## Exercise tasks
a - Summarize the passage on the film director Kamal in two sentences.
b - According to the passage on the film director Kamal, on what date and in which town was he born?

## Passage
= = =
Indian film director

Kamaluddin Mohammed Majeed, mononymously known as Kamal, is an Indian film director, screenwriter, and producer who predominantly works in the Malayalam cinema. He was the former chairman of Kerala State Chalachitra Academy. Kamal made his directorial debut with the 1986 film Mizhineerppovukal. In a career spanning over three decades, Kamal has directed over forty films. His films have won various National Film Awards and Kerala State Film Awards, including for films such as Kakkothi Kaavile Appoppan Thaadikal (1988), Ulladakkam (1991), Mazhayethum Munpe (1995), Niram (1999), Madhuranombarakkattu (2000), Meghamalhar (2001), Nammal (2002), Perumazhakkalam (2004), Karutha Pakshikal (2006), and Celluloid (2013).

==Early life ==
Kamal was born as Kamaluddin Mohammed Majeed on 28 November 1957 in Kodungallur, as the eldest son of Abdul Majeed and Sulaikha Beevi. He has two younger brothers.

==Career==
He started his career by writing the film Thrasam, directed by Padiyan in 1981. He also worked as an associate director in the film.

His first film was Mizhineer Pookkal in 1986 and to date, he has directed more than 43 movies, among which are two non-Malayalam movies, one each in Tamil and Hindi. Apart from his role as a director, Kamal has held several administrative posts within the Malayalam film industry. He had previously acted as the general secretary of the Malayalam Cine Technicians Association (MACTA) and has been an executive member of the Kerala Chalachitra Academy. He was elected president of the Kerala Directors' Union (FEFKA) in 2012.

His works include Unnikale Oru Katha Parayam, Kakkothikavile Appooppan Thadikal, Thoovalsparsham, Ghazal, Ulladakam, Ee Puzhayam Kadannu, Azhagiya Ravanan, Mazhayethum Munpe, Meghamalhar, Madhuranombarakaattu, Perumazhakkalam, Karutha Pakshikal, Khaddama and Celluloid. His interest in film-making led him to enroll at the Kalabharathi Film Institute in Thrissur.
= = =
## Information supplied

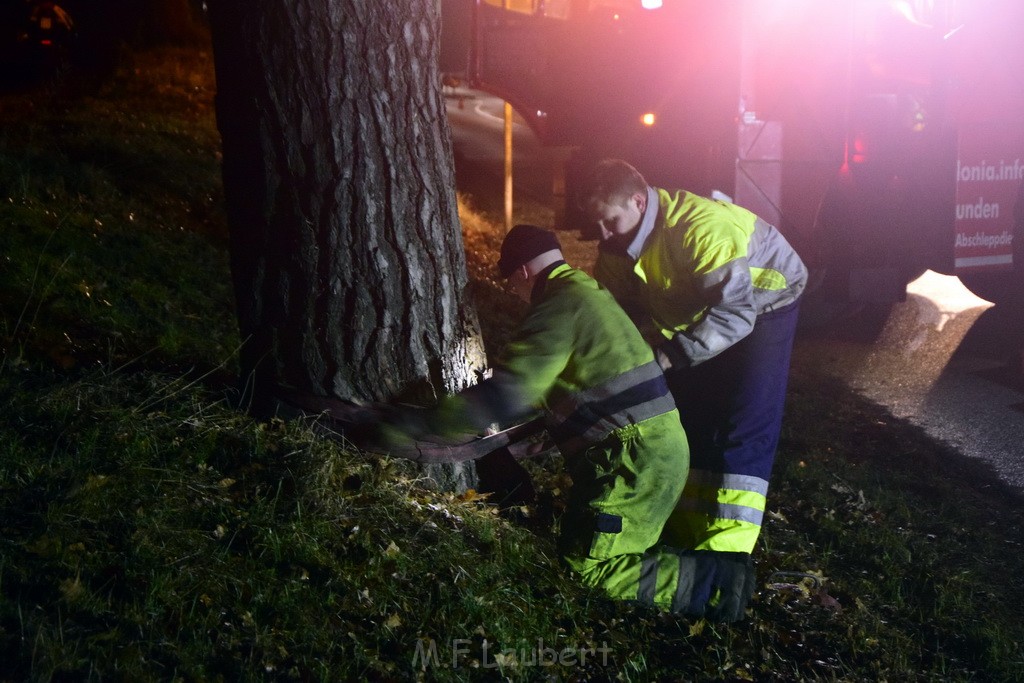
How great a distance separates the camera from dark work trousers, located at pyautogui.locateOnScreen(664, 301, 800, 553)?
12.4 feet

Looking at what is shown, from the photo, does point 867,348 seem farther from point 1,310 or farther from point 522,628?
point 1,310

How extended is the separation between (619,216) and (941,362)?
185 inches

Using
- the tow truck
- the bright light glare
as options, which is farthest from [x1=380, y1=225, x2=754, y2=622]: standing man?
the bright light glare

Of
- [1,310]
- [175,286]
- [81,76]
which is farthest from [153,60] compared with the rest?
[1,310]

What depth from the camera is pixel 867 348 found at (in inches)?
305

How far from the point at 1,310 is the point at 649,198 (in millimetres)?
2799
= = =
## In response
a - Kamaluddin Mohammed Majeed, known as Kamal, is an Indian film director, screenwriter, and producer who works mainly in Malayalam cinema and has directed over forty films, many of which have won National Film Awards and Kerala State Film Awards. Besides directing, he has held administrative posts in the Malayalam film industry, including former chairman of the Kerala State Chalachitra Academy and president of the Kerala Directors' Union (FEFKA) from 2012.

b - He was born on 28 November 1957 in Kodungallur.